Primary human endothelial cells secrete agents that reduce responsiveness to lysophosphatidic acid (LPA)

The plasma level of LPA (lysophosphatidic acid) (200-600 nM) is well within the range that promotes proliferation and migration of vascular ECs (endothelial cells), yet vessels are quiescent and stable. In this report, we considered one explanation for this paradox: that ECs secrete agents that attenuate responsiveness to LPA. Indeed, we observed that CM (conditioned medium) from confluent, quiescent cultures of primary HUVECs (human umbilical vein ECs) contained an agent that inhibited LPA-mediated signalling events and cellular responses. The putative inhibitor, which we tentatively call ILMR (inhibitor of LPA-mediated responsiveness) seemed to act on cells (instead of at the level of LPA) by suppressing the ability of LPA receptor 1 to signal.

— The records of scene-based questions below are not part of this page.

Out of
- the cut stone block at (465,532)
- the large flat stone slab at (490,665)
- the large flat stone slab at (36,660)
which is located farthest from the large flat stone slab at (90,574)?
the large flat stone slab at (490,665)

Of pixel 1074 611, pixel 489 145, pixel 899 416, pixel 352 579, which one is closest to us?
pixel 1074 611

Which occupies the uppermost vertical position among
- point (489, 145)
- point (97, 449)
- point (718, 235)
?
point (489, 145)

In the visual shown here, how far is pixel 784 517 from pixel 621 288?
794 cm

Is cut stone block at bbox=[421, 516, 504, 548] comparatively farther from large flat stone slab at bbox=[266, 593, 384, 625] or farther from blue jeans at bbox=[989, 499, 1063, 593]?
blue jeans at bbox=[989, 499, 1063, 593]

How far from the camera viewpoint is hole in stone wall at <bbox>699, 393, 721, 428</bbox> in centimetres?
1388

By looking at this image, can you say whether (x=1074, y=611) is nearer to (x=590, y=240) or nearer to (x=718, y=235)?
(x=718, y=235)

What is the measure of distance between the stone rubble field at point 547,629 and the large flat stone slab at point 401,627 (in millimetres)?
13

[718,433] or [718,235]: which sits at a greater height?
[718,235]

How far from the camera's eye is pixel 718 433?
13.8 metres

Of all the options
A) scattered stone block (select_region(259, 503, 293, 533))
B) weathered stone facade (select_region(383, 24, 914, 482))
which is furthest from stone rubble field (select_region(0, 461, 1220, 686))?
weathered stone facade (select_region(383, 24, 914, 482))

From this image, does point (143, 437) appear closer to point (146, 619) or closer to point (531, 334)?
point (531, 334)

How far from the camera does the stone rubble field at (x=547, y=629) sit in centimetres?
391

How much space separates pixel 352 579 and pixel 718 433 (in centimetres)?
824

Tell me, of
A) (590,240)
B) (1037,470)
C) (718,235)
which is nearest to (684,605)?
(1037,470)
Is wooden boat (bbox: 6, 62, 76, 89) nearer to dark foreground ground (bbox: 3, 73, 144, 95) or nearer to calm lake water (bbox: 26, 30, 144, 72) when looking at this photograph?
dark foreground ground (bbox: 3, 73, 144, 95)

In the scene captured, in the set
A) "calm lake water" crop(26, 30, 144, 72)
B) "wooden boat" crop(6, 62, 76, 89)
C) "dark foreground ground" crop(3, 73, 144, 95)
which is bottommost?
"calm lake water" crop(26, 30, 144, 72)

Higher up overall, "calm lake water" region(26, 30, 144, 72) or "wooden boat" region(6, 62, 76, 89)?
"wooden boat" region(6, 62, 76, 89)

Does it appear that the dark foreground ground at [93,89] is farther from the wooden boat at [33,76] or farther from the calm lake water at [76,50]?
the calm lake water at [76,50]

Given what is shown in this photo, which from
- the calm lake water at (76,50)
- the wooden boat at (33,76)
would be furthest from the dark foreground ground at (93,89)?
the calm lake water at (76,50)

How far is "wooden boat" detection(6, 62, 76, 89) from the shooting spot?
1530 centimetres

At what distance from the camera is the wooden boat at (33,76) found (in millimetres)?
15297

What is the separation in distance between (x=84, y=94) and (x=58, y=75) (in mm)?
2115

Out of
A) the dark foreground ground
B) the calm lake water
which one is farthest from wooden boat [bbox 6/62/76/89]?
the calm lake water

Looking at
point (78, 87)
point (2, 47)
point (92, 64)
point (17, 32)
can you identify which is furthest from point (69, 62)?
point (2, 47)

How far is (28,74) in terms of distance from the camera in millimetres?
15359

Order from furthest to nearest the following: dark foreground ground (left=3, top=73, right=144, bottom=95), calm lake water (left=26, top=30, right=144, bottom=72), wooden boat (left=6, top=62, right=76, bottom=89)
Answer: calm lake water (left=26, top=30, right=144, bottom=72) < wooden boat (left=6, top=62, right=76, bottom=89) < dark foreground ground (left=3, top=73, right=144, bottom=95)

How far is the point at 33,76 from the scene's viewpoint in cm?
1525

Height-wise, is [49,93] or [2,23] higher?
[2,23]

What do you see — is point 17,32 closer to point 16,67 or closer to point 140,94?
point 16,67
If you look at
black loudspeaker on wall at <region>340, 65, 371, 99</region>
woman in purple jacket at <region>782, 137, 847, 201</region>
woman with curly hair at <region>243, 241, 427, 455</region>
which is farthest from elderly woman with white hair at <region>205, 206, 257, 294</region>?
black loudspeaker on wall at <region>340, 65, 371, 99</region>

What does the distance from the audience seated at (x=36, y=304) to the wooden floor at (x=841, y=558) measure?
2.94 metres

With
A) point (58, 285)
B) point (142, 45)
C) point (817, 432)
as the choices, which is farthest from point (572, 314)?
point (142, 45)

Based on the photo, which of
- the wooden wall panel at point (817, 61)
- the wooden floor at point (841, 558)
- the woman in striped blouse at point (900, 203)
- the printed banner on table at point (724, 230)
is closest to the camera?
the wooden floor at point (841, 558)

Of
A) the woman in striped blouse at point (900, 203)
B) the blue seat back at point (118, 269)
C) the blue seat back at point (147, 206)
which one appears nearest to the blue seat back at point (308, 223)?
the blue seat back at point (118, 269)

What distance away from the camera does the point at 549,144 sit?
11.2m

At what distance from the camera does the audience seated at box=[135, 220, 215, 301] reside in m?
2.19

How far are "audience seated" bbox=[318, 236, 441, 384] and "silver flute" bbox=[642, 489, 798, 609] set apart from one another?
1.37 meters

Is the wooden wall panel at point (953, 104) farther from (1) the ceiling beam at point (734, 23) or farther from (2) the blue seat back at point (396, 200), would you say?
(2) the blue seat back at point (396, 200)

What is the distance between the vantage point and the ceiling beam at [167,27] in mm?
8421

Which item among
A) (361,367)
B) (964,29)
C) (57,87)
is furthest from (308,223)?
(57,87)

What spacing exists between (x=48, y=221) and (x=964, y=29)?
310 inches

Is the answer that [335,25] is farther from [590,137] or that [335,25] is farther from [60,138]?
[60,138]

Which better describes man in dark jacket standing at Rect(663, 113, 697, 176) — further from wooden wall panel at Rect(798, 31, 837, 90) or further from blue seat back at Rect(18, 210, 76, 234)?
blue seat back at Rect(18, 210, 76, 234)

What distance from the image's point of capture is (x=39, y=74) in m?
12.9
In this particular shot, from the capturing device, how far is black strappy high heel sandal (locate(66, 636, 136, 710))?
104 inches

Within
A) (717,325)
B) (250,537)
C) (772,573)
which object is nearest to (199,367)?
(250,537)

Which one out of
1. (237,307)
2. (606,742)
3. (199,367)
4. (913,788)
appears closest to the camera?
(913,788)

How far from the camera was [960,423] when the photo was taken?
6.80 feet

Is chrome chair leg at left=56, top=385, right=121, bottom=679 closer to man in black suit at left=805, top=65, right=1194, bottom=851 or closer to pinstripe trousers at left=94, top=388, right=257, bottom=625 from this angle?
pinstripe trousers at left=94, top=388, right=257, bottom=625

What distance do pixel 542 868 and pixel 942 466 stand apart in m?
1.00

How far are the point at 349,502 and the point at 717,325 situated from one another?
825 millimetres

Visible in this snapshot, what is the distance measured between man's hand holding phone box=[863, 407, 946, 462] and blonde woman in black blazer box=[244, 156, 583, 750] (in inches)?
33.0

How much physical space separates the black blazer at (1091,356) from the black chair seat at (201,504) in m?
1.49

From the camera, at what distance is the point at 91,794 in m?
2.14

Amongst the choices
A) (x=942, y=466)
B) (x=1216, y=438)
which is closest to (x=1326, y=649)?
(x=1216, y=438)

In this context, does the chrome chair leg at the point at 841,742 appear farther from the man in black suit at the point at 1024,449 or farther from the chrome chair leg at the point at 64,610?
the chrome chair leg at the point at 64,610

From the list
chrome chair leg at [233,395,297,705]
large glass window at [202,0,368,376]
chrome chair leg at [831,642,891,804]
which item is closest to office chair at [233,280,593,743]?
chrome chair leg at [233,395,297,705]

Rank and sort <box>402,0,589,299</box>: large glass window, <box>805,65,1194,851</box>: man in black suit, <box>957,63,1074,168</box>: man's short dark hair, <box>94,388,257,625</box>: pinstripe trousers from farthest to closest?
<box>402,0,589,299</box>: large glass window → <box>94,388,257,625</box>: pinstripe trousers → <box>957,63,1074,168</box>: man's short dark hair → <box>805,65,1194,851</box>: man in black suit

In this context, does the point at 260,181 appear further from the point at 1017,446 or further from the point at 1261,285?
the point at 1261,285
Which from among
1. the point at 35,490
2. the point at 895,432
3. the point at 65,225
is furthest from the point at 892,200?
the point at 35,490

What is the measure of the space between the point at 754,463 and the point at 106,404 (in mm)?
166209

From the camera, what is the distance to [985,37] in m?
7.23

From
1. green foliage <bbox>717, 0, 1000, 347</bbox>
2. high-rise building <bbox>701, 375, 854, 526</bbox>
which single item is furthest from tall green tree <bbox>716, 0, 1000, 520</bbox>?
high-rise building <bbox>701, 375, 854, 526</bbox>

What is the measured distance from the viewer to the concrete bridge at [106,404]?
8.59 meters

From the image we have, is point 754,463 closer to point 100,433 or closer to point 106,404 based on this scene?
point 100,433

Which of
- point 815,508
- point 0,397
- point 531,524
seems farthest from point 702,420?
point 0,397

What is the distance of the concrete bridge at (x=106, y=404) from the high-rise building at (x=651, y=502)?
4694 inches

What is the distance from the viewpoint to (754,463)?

The amount and/or activity of ILMR was regulated by growth factors; exposing HUVECs to VEGF-A (vascular endothelial growth factor A), but not bFGF (basic fibroblast growth factor), reduced the amount and/or activity of ILMR in CM. We conclude that in addition to promoting angiogenesis directly, VEGF-A can also act indirectly by modulating the bioactivity of angiomodulators such as LPA.